The UK held top spot for the first 18 years that the figures were compiled, but in 2019, it was dethroned for the first time, as the long-running saga over what, if any, Brexit deal would emerge rumbled on.
An agreement was finally reached just before Christmas last year, a matter of days before the transition period was due to come to an end, and it would appear that this prolonged uncertainty as well as the impact of the novel coronavirus pandemic have had an impact on 2020's figures.
France came out on top with 985 investment projects, with the UK second with 975, and Germany third, with 930. However, France's dominance was notably less than it was in 2019, with Britain's number of projects falling by 12 percent, as opposed to a slip of 18 percent in France. Spain, the fourth-placed country, lay well behind with just 354 projects.

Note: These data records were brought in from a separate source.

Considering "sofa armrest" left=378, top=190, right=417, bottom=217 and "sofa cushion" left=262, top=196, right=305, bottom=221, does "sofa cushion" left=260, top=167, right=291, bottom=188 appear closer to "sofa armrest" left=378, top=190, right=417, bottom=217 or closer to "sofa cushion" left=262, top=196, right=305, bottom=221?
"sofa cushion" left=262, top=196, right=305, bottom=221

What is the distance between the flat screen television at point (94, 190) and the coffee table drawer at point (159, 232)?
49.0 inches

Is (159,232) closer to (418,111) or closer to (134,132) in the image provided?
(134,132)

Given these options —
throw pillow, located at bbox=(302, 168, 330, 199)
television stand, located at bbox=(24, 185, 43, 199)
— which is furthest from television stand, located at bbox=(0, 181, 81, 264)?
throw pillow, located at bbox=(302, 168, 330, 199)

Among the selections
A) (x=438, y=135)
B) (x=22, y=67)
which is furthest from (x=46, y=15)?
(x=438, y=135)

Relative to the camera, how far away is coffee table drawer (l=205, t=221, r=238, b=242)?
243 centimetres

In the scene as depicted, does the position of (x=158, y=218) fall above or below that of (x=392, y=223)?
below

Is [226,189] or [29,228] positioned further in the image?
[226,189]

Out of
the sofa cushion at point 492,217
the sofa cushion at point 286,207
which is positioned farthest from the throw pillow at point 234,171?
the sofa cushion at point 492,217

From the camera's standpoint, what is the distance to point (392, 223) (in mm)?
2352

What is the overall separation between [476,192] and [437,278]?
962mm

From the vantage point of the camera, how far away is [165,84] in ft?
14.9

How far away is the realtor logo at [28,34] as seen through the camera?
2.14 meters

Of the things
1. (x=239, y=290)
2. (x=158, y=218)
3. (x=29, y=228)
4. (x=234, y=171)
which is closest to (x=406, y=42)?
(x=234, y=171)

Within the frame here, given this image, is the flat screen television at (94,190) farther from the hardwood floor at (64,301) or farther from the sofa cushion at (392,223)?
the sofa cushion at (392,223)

Prime Minister Boris Johnson's government has spoken regularly of the opportunities for "global Britain "now the country is no longer in the European Union, but the EY report suggested that, as early as it was to make a full judgement, the uptake of investment from other countries was not yet filling the Brexit void.
The response of countries such as Japan, one of the first with which Britain was keen to seal a trade deal, demonstrated that "the appeal of the UK as an export base is much less than it was" because of its decision to divorce from the EU, and the report also warned that increased investment from places other than Japan, the United States and EU may not be "of a scale to compensate for lower activity in the traditional base."
In the context of the global economic situation, however, EY's managing partner for client services Alison Kay said the UK had performed well.
"Given the impact of the pandemic, a shrinking FDI (foreign direct investment) market, and the then-uncertain future trading relationship with the EU, the UK delivered a positive FDI performance in 2020," she said. "A relatively small decline in project numbers meant the UK far-outpaced downbeat investor forecasts too."
The report also offered genuine reason for optimism, based upon the success of the roll-out of the COVID-19 vaccination program, as a recent survey of 570 international investors showed that the UK was now regarded as the most positive investment location in Europe, just months after a survey last fall had it in third place, behind France and Germany.